How two local orchards are helping families cultivate treasured traditions

Visiting apple orchards in the fall is a time-honored Minnesota tradition. It ranks next to lakeside cabins and the State Fair as hallmarks of our year. As the leaves begin to turn and the days grow shorter, if you find yourself craving an apple cider doughnut or feel the need to pluck Honeycrisps from branches, here are two highlighted orchards where you can do just that.  

LuceLine Orchard

LuceLine Orchard sits just alongside the LuceLine trail, southwest of Watertown. Owned and started by Rich and Terri in 2004, LuceLine Orchard, as it exists today, was never a set plan. Terri says, “We didn’t buy this place with the intent for it to be an orchard. It just kind of morphed, fell into place, or was meant to be.” In 2007, the couple planted the first 300 apple trees, and in 2009, they planted an acre of grapes. Now, LuceLine Orchard boasts more than 10,000 apple trees and six acres of vineyards.

There’s a lot to do at LuceLine. Beyond the gardens and trails spanning the 200-acre orchard, LuceLine has a beer garden, pub and grill, petting zoo, 30-acre corn maze, and all kinds of local products from honey to syrup tapped just off the LuceLine trail. A key part of LuceLine Orchard’s calendar is its focus on live music. And if you’ve met Terri or maybe simply recognized her voice, that is unsurprising. 

Before coming to LuceLine, Terri worked at KQRS in Minneapolis for more than thirty years. Her morning show was the number one show in the country, several of them. Now, she leverages that PR experience to bring live music to the orchard. About making the jump from a radio skillset to an orchard, Terri shares, “This was completely different, but then it’s not. It’s very similar in some ways.”  Bands coming to LuceLine in November include Emerson Avenue, The JustUs Band, Olivia Roosa, and The Stand Ups.  

The farmhouse and barn that Rich and Terri turned into LuceLine Orchard was built in 1907. That more than a century in age required some serious renovations to both structures. 

What has been surprising about opening the orchard, however, has been crossing paths with people who used to live there long before Rich and Terri bought the place. While there have been several, a notable example was a woman who celebrated her ninety-fifth birthday at LuceLine Orchard. She had lived at the farm in the 1930s and 1940s when she had been a schoolteacher in Hutchinson. “When she first saw the barn, she teared up because she thought it would have been torn down,” says Terri. lucelineorchard.com
  

Minnetonka Orchard

Minnetonka Orchard is another well-loved fall destination for apple picking. Located west of Orono on County Road 26, Minnetonka Orchard has more than ten varieties of apples available to pick across its forty acres. 

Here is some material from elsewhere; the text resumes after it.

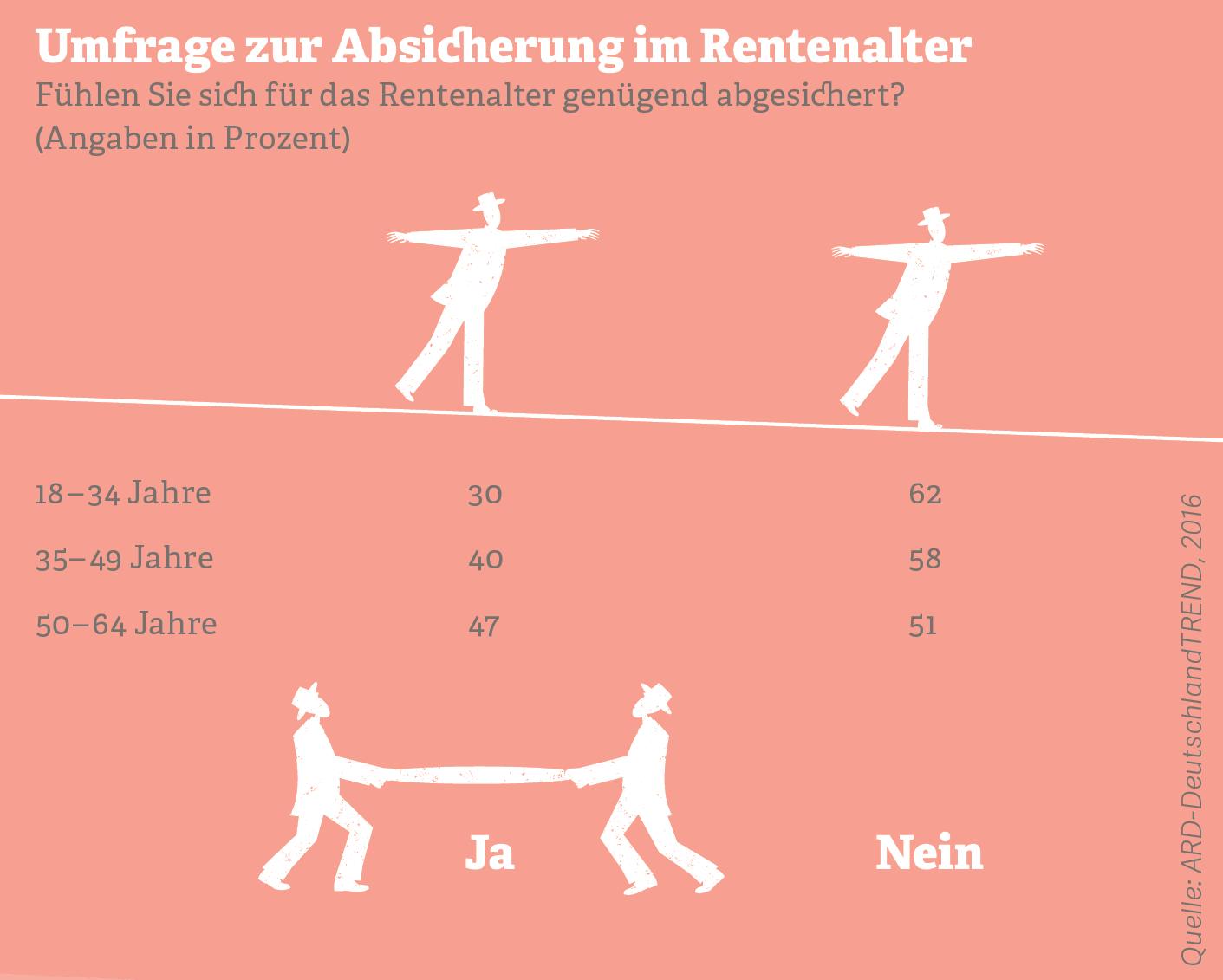 Grafik: Umfrage zur Absicherung im Rentenalter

Minnetonka Orchard sets itself apart by staying open through the Christmas season. The orchard opens for the Christmas season Thanksgiving weekend for a full calendar of Santa and Grinch visits, Live Christmas tree sales, and a gift barn.  
          
A specific focus of Minnetonka Orchard is tradition. “People come here with their kids and now with their grandkids,” says Crystal, the manager of Minnetonka Orchard. 

Many have been coming for years and don’t want the traditions that they once did to change. Favorites include Minnetonka Orchard’s apple cider doughnuts as well as the now-famous ‘How Tall This Fall?’ sign. “Simple things like a ‘How Tall This Fall’ sign, a Minnetonka Orchard sign with a ruler, hold a special place for visitors. People have been coming out to measure their kids with it for years. It’s just a staple here,” says Crystal.
           
So, whether you are returning to a long-loved orchard or venturing out to a new one, apple picking or kicking back for a picnic within the groves is a time-honored way to celebrate the season. minnetonkaorchardmn.com

Simple things like a ‘How Tall This Fall’ sign, a Minnetonka Orchard sign with a ruler, hold a special place for visitors. People have been coming out to measure their kids with it for years. It’s just a staple here.